Rincian Tugas:
Ketik ulang tanpa mengubah apa pun bagian tulisan tentang novel Manjali dan Cakrabirawa di bawah, mulai dari "Begitu pula dengan" sampai "pada judul novelnya.".

Cuplikan Teks:
Manjali dan Cakrabirawa: Antara Fiksi dan Sejarah Indonesia

06/01/2025

 

Tapi sesuatu tetap bergaung di kepalanya. Ia bersumpah akan bertanya kepada orang tuanya, dari mana namanya berasal. Manjali. - Ayu Utami dalam Novel ‘Manjali dan Cakrabirawa’.

 

Judul dalam sebuah karya sastra menjadi sesuatu yang penting. Bagaimana nantinya judul akan menjadi pemikat bagi para pembaca. Sastrawan pastilah akan membuat karyanya menjadi sesuatu yang unik dan juga akan mudah dikenal dan diingat oleh pembacanya, semua dapat dimulai dengan judul yang menarik. Judul yang menarik tentunya dapat membuat pembaca menjadi penasaran dan mencari tahu lebih dalam sebuah karya. Pembaca pastilah memiliki beberapa pertimbangan sebelum membaca sebuah karya, salah satunya dengan melihat dari judulnya apakah cukup menarik untuk dibaca atau tidak menarik sama sekali. Dalam suatu karya sastra biasanya judul juga mencerminkan elemen-elemen yang ingin ditonjolkan oleh seorang sastrawan dalam karyanya. Judul sering kali memiliki makna yang berkaitan erat dengan jalan cerita.

Begitu pula dengan salah satu novel karya Ayu Utami yang berjudul Manjali dan Cakrabirawa. Judul Manjali dan Cakrabirawa karya Ayu Utami memiliki kaitan yang mendalam dengan sejarah Indonesia. Dalam novel ini, Ayu Utami tidak hanya menceritakan kisah fiksi yang menarik, tetapi juga menyelipkan sedikit sejarah lampau dari Indonesia, yang diselipkan pada judul novelnya. 

Dalam analisis menggunakan teori strukturalisme Robert Stanton, unsur fiksi dibagi menjadi tiga kategori, yaitu fakta cerita, sarana sastra dan tema. Menurut Stanton fakta cerita terdiri dari alur, karakter, dan latar. Tema, serta sarana sastra yang mencakup 3 hal, yaitu judul, sudut pandang, dan gaya bahasa.

Novel ini menceritakan bagaimana perjalanan Marja, Parang Jati bersama Jacques, seorang arkeolog dari Prancis mengunjungi dan meneliti sebuah candi yang baru ditemukan di kaki gunung Lawu, perbatasan Jawa Tengah dan Jawa Timur. Candi yang baru ditemukan itu diberikan nama Candi Calwanarang berdasarkan nama dari Calwanarang, seorang ratu teluh yang ada pada zaman Kerajaan Kahuripan yang dipimpin oleh Airlangga. Di tengah perjalanan mereka meneliti candi yang baru ditemukan tersebut perasaan Marja terhadap Parang Jati pun mulai berubah. Marja tidak lagi memandang Parang Jati sebagai sahabat tapi ia mulai jatuh hati kepada Parang Jati.

Cuplikan Data:
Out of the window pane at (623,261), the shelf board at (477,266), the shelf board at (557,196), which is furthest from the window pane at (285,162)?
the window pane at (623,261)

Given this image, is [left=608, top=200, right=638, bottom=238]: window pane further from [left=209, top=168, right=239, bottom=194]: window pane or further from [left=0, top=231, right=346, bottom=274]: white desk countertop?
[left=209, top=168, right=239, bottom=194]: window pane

Jawaban yang Diharapkan:
Begitu pula dengan salah satu novel karya Ayu Utami yang berjudul Manjali dan Cakrabirawa. Judul Manjali dan Cakrabirawa karya Ayu Utami memiliki kaitan yang mendalam dengan sejarah Indonesia. Dalam novel ini, Ayu Utami tidak hanya menceritakan kisah fiksi yang menarik, tetapi juga menyelipkan sedikit sejarah lampau dari Indonesia, yang diselipkan pada judul novelnya.